TASK PROMPT: In the listing, from the line that contains "Is point 159,447" through the end of the listing, substitute "fence post" for "railing post" and leave everything else unchanged. Write out only those lines.

DATA FOR THIS EXERCISE:
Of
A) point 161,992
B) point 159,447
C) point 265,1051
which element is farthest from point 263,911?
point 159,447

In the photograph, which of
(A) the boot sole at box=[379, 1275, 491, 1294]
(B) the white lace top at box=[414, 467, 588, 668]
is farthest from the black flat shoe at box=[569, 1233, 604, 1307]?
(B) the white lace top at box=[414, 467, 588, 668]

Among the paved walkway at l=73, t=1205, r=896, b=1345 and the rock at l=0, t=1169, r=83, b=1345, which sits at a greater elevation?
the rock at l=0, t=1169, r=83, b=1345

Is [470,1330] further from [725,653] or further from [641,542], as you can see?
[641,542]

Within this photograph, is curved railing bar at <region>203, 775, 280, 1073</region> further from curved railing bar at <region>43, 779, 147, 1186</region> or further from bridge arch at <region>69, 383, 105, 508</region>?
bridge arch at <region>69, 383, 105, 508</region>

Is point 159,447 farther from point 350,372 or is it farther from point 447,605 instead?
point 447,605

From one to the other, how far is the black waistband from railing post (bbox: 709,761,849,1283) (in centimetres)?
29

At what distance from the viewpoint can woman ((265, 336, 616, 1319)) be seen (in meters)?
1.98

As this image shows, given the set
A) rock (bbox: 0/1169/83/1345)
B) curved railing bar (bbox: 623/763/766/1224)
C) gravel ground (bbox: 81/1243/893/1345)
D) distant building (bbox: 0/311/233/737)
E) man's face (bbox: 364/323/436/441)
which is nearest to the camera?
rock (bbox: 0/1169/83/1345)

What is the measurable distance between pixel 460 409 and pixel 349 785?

RESPONSE BELOW:
Is point 159,447 farther from point 350,372 or is it farther from point 447,605 instead?
point 447,605

From one to the other, how far is the black waistband from fence post (bbox: 709,761,849,1283) (in centimetres)?
29

At what distance from the viewpoint can woman ((265, 336, 616, 1319)) be seen (in meters)?
1.98

As this image shows, given the set
A) rock (bbox: 0/1169/83/1345)
B) curved railing bar (bbox: 623/763/766/1224)
C) gravel ground (bbox: 81/1243/893/1345)
D) distant building (bbox: 0/311/233/737)
E) man's face (bbox: 364/323/436/441)
which is nearest to the camera?
rock (bbox: 0/1169/83/1345)

What is the measurable distance between pixel 460 409 and pixel 349 785?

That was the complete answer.